→ Exercise objective:
Starting with the line that contains "What distance exists", reproduce each line through the end of the listing below, with no other output.

[Data extracted from a collection]
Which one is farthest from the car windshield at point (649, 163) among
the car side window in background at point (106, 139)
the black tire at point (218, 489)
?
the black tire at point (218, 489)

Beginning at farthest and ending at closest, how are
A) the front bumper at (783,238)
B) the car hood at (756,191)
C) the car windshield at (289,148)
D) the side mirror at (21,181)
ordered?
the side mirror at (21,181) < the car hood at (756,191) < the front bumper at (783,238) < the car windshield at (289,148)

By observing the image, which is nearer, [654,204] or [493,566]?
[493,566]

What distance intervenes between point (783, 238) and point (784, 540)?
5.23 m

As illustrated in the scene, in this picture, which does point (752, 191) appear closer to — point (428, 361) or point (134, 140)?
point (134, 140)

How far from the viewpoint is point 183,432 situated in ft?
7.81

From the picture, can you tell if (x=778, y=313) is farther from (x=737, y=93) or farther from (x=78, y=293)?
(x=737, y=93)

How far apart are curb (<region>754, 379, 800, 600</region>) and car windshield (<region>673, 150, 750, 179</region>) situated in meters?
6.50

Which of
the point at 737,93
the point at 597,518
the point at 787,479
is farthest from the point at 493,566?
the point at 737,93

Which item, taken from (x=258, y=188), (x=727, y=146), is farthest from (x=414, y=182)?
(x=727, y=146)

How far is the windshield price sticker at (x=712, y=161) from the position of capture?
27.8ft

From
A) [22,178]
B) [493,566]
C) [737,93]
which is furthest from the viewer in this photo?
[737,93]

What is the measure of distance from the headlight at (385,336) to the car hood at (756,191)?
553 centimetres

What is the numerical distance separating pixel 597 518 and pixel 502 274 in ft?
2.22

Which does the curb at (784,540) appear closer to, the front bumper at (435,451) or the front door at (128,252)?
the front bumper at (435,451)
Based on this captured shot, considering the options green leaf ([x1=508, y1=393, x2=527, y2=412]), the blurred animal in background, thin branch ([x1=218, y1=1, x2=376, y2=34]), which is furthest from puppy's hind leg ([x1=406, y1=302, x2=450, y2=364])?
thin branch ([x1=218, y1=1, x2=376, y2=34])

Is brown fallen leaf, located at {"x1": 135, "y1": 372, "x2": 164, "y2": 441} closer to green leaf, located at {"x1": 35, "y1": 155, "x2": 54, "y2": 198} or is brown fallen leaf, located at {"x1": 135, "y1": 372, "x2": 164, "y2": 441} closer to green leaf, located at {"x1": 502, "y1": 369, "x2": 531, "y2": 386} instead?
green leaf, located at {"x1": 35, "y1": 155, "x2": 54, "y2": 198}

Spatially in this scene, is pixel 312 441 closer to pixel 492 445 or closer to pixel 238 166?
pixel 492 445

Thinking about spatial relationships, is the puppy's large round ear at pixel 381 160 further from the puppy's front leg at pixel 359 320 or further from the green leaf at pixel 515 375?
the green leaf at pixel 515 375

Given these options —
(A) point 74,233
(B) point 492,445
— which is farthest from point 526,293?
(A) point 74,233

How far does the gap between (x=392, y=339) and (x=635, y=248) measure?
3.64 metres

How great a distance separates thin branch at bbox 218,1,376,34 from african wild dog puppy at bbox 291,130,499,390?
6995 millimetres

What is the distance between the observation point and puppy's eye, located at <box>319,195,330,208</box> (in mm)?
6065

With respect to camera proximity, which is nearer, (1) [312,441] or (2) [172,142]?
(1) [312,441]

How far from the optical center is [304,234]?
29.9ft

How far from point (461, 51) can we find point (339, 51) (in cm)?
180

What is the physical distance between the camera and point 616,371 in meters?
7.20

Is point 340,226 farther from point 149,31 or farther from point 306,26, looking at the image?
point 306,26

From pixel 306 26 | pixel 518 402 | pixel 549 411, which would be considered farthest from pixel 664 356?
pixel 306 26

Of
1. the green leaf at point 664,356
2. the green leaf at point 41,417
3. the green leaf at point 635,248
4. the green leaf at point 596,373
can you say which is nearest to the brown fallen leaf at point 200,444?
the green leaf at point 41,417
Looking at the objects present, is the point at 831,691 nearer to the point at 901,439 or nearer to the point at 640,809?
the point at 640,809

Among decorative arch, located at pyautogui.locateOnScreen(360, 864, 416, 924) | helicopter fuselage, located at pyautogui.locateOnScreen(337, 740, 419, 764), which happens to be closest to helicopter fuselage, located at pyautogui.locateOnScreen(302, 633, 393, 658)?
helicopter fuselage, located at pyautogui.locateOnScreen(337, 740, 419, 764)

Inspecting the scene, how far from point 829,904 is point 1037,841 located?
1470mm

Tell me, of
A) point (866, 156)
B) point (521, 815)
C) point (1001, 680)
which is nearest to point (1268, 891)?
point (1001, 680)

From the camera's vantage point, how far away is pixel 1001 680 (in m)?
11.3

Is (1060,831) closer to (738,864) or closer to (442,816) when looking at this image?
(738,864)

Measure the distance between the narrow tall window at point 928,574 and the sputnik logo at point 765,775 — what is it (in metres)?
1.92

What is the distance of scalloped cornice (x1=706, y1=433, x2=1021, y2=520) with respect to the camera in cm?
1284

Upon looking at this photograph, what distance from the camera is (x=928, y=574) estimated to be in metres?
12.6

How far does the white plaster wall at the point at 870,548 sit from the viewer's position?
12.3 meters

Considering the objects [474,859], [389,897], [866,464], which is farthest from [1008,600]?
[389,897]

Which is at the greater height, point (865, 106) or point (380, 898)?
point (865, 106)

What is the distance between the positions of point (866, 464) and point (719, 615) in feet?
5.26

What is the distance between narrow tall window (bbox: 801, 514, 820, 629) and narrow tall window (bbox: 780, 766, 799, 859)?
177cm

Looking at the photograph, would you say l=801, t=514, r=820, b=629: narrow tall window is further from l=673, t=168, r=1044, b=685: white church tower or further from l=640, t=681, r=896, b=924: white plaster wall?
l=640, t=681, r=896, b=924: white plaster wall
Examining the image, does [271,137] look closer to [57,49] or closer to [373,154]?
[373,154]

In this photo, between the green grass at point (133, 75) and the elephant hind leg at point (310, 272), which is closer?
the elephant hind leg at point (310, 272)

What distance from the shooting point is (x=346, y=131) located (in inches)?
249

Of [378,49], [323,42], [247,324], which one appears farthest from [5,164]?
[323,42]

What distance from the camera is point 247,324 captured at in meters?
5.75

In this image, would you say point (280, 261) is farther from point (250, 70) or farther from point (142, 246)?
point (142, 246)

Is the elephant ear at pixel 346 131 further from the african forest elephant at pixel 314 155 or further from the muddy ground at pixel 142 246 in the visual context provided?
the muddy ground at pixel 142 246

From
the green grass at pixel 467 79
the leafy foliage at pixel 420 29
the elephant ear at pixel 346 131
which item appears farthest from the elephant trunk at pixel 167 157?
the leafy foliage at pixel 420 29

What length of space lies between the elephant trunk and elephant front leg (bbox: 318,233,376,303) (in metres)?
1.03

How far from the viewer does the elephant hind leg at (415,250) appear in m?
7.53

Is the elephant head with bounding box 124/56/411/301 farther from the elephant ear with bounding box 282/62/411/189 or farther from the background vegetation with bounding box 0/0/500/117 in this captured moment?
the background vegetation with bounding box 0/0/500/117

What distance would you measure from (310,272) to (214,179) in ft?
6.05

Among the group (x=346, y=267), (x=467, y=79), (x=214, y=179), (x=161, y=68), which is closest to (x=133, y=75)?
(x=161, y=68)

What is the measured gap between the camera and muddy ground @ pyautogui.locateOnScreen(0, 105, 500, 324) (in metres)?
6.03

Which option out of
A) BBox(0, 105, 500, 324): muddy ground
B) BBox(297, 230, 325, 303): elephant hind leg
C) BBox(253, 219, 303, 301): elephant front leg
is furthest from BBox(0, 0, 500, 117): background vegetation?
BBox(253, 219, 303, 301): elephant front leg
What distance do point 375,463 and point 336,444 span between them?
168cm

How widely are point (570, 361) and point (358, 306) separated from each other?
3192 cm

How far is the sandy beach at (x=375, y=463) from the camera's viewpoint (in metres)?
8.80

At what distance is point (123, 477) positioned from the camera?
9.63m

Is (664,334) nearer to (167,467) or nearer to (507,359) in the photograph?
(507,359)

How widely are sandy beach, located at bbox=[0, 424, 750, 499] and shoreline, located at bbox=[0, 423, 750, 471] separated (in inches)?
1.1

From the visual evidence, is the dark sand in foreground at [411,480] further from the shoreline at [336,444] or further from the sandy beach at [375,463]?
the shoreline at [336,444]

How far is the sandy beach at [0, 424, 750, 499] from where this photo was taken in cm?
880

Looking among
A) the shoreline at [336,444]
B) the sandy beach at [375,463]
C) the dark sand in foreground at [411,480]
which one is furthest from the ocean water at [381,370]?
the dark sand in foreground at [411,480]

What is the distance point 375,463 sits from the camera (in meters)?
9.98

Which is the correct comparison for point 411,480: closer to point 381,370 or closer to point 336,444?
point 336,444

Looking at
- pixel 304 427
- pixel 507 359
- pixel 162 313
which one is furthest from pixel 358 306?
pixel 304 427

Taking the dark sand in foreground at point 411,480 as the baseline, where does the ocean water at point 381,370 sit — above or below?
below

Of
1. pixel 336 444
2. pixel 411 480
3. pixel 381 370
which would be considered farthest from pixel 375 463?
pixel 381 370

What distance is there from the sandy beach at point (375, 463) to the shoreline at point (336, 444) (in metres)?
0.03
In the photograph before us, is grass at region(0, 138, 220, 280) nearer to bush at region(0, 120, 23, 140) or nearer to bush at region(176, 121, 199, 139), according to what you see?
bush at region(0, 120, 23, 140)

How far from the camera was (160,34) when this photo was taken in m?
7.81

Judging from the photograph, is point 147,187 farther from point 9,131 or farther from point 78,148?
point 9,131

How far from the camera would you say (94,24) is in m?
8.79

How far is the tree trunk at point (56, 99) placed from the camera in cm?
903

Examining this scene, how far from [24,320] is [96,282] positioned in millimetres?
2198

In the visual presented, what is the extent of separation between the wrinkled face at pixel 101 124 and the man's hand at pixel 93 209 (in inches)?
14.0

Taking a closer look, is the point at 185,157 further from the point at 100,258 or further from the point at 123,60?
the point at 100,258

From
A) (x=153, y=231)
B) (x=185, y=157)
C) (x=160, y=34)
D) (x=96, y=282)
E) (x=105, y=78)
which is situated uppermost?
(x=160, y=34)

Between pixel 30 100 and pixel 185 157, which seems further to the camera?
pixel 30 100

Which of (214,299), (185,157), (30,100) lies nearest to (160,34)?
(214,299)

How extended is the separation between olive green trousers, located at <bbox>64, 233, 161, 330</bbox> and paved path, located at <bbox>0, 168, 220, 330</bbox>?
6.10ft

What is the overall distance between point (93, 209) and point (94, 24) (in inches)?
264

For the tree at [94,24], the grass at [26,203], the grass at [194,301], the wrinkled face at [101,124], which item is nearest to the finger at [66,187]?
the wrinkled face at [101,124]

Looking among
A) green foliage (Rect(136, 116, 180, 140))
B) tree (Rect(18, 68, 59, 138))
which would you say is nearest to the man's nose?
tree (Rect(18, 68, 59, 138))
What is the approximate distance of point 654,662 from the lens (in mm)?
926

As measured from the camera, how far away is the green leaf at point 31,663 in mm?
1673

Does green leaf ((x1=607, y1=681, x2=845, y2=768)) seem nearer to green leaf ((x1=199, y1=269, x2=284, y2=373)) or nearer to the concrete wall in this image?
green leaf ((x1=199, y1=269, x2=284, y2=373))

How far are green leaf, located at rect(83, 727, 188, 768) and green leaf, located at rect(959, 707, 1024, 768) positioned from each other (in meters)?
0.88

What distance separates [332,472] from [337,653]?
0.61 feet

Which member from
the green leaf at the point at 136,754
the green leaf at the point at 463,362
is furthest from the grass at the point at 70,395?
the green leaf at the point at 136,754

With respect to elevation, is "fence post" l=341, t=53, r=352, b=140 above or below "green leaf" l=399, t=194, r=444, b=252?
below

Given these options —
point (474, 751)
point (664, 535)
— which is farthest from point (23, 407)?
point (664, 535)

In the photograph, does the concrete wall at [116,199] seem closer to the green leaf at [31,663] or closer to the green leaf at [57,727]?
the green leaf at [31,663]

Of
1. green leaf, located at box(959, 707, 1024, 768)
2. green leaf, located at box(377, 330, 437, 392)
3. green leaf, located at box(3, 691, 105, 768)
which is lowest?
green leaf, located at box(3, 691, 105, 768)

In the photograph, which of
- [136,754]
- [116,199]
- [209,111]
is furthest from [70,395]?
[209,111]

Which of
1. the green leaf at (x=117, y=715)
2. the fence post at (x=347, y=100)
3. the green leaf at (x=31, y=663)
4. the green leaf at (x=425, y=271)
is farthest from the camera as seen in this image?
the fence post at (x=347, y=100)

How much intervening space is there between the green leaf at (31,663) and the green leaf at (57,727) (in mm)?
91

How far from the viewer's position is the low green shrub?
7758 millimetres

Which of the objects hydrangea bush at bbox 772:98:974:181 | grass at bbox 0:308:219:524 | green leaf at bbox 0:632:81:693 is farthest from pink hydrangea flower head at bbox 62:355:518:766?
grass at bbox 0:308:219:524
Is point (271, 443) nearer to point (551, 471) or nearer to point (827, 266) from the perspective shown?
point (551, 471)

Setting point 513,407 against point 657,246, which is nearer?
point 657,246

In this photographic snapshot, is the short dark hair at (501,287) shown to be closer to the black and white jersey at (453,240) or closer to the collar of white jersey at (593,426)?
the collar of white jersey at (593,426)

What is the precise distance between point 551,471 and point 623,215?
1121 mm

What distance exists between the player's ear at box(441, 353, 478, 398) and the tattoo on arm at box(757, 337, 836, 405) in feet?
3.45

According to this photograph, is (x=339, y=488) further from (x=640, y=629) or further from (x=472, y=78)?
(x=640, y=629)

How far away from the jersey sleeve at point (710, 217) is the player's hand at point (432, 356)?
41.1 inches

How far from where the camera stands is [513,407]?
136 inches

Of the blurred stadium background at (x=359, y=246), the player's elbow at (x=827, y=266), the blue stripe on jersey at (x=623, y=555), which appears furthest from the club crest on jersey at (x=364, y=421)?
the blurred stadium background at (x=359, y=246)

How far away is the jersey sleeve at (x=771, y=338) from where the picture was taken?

→ Answer below:
What distance exists between the player's ear at box(441, 353, 478, 398) and the tattoo on arm at box(757, 337, 836, 405) in feet?
3.45

According to this photograph, is (x=339, y=488) further from (x=640, y=629) or further from (x=472, y=78)?
(x=640, y=629)

How far away from the jersey sleeve at point (710, 217) is the player's hand at point (432, 356)?
41.1 inches

How far from where the camera stands is [513,407]?
136 inches

Of the blurred stadium background at (x=359, y=246), the player's elbow at (x=827, y=266), the blue stripe on jersey at (x=623, y=555), which appears furthest from the club crest on jersey at (x=364, y=421)?
the blurred stadium background at (x=359, y=246)

How far away is the jersey sleeve at (x=771, y=338) from where the picture was taken?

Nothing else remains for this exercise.